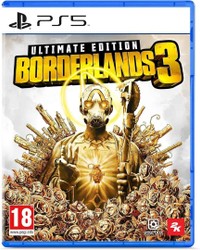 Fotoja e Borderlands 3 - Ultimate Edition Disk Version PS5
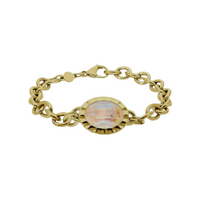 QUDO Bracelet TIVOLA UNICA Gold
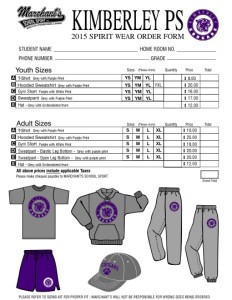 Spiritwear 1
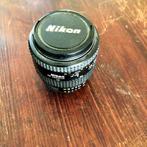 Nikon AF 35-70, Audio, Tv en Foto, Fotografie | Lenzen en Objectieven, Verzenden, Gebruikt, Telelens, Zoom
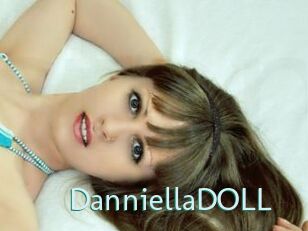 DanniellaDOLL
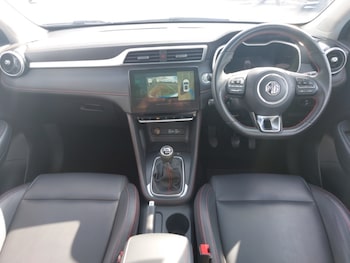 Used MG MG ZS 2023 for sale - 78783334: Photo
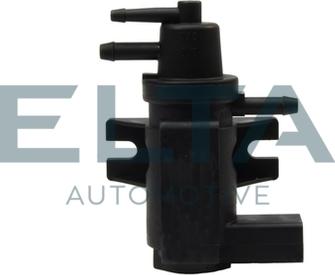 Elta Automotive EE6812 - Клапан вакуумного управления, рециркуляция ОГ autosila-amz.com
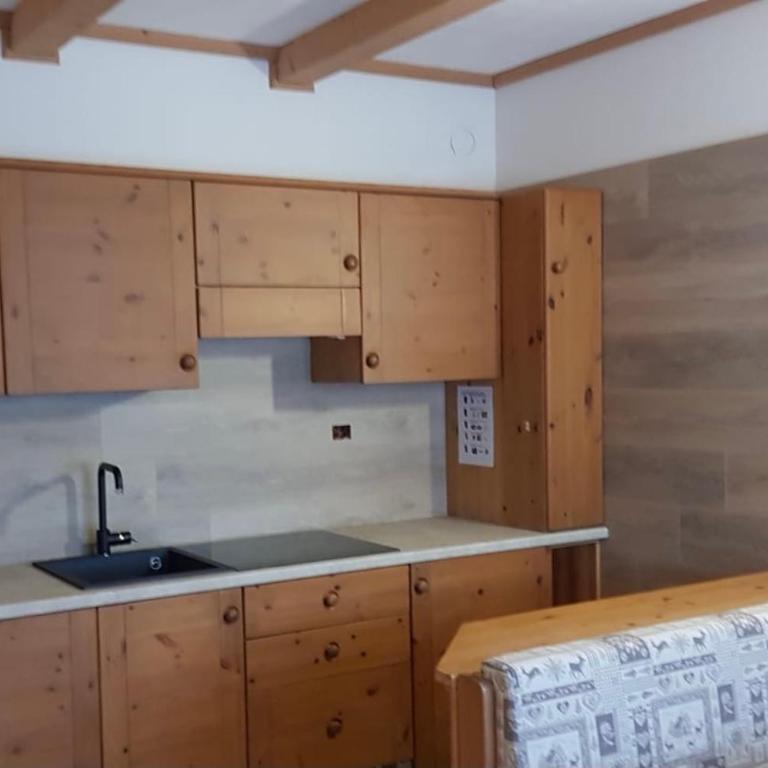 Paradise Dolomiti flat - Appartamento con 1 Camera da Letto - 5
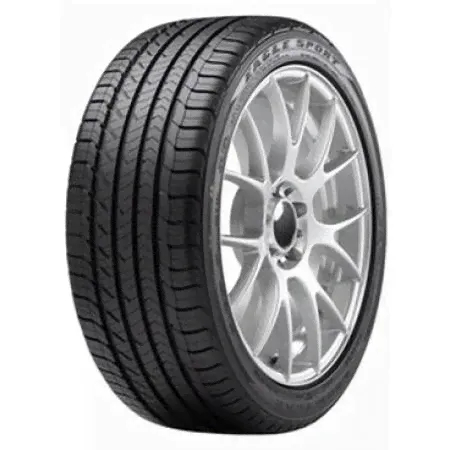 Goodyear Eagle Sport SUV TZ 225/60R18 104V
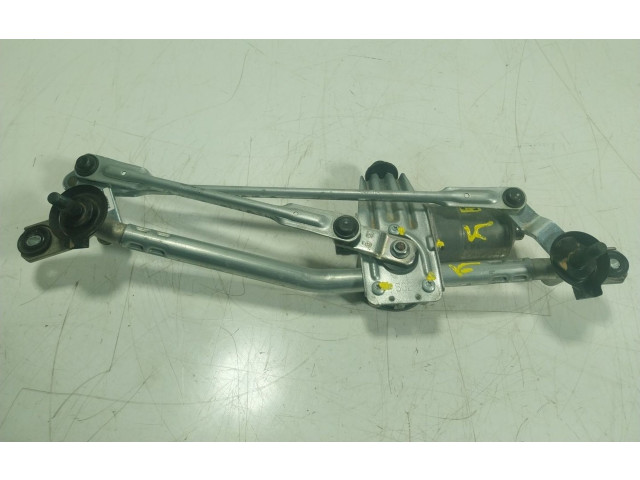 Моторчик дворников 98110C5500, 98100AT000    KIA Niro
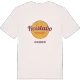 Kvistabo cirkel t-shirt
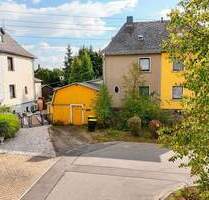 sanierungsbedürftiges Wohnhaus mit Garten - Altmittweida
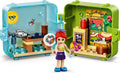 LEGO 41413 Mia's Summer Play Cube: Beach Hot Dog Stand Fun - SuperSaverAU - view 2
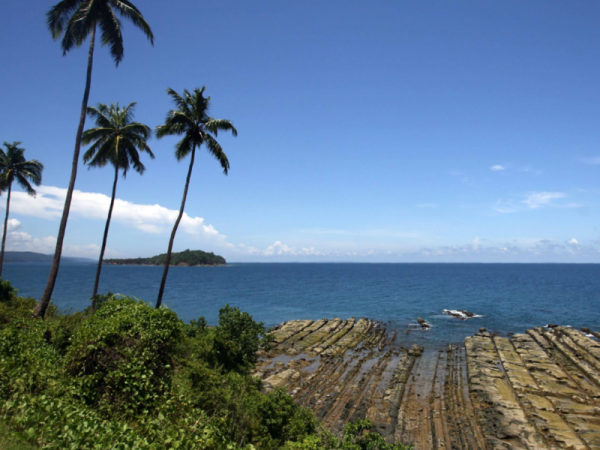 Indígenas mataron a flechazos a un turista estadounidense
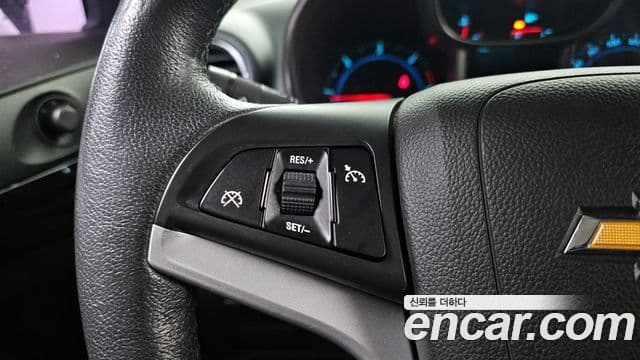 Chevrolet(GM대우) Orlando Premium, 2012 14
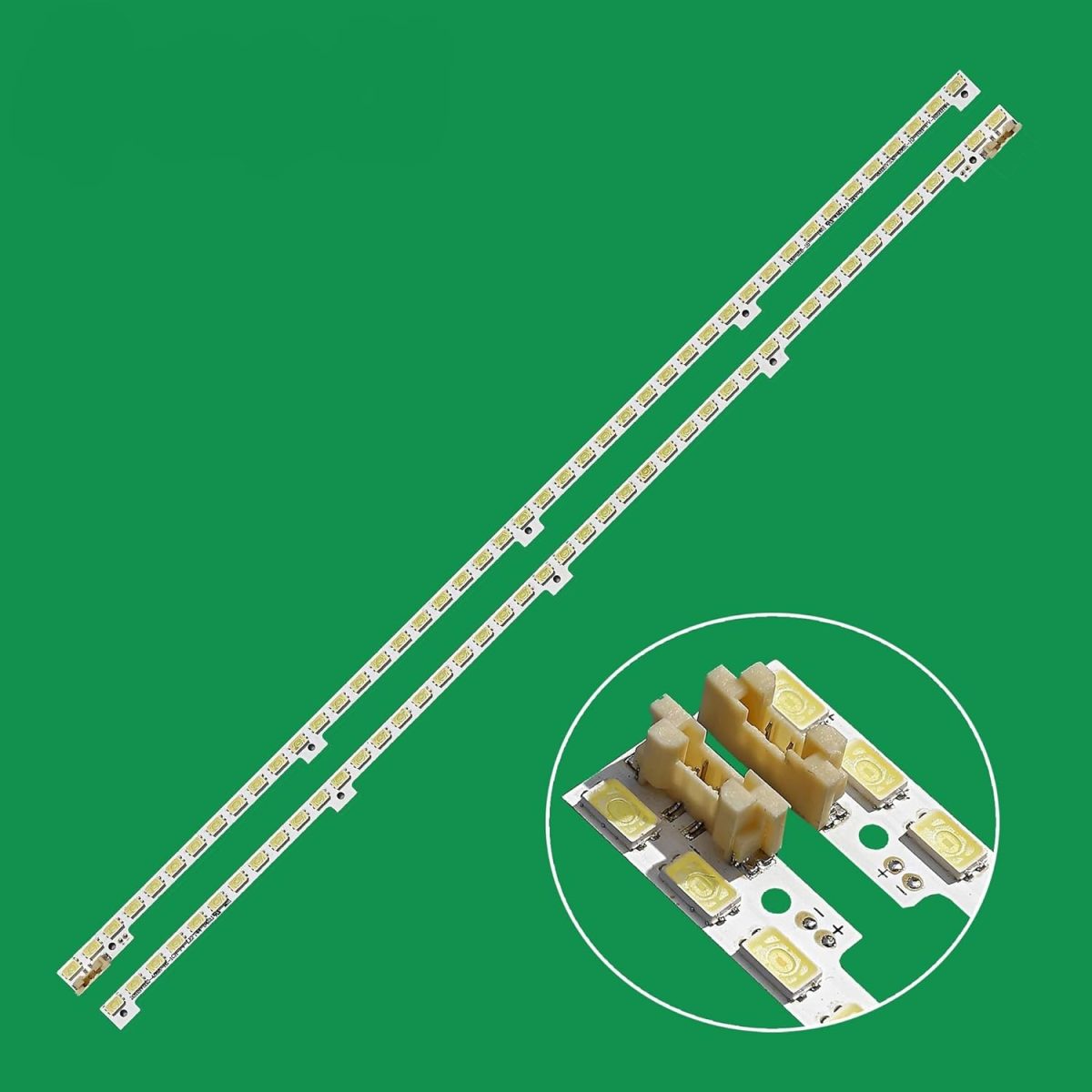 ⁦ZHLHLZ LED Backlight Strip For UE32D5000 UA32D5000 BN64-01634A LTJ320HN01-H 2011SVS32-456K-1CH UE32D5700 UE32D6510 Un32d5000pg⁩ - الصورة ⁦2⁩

**Work order**
Reproduce the part of the data that opens with its first line and closes with the line containing "Chevrolet(GM대우) Orlando Premium, 2012 14", both ends included, character for character and without the pictures.

**Output of the exercise**
 Fotoja e Borderlands 3 - Ultimate Edition Disk Version PS5
 QUDO Bracelet TIVOLA UNICA Gold
 Spiritwear 1
 Nikon AF 35-70, Audio, Tv en Foto, Fotografie | Lenzen en Objectieven, Verzenden, Gebruikt, Telelens, Zoom
 DanniellaDOLL
 Used MG MG ZS 2023 for sale - 78783334: Photo
 Elta Automotive EE6812 - Клапан вакуумного управления, рециркуляция ОГ autosila-amz.com
 Paradise Dolomiti flat - Appartamento con 1 Camera da Letto - 5
 Goodyear Eagle Sport SUV TZ 225/60R18 104V
 Моторчик дворников 98110C5500, 98100AT000    KIA Niro
 Kvistabo cirkel t-shirt
 sanierungsbedürftiges Wohnhaus mit Garten - Altmittweida
 LEGO 41413 Mia's Summer Play Cube: Beach Hot Dog Stand Fun - SuperSaverAU - view 2
 Indígenas mataron a flechazos a un turista estadounidense
 Chevrolet(GM대우) Orlando Premium, 2012 14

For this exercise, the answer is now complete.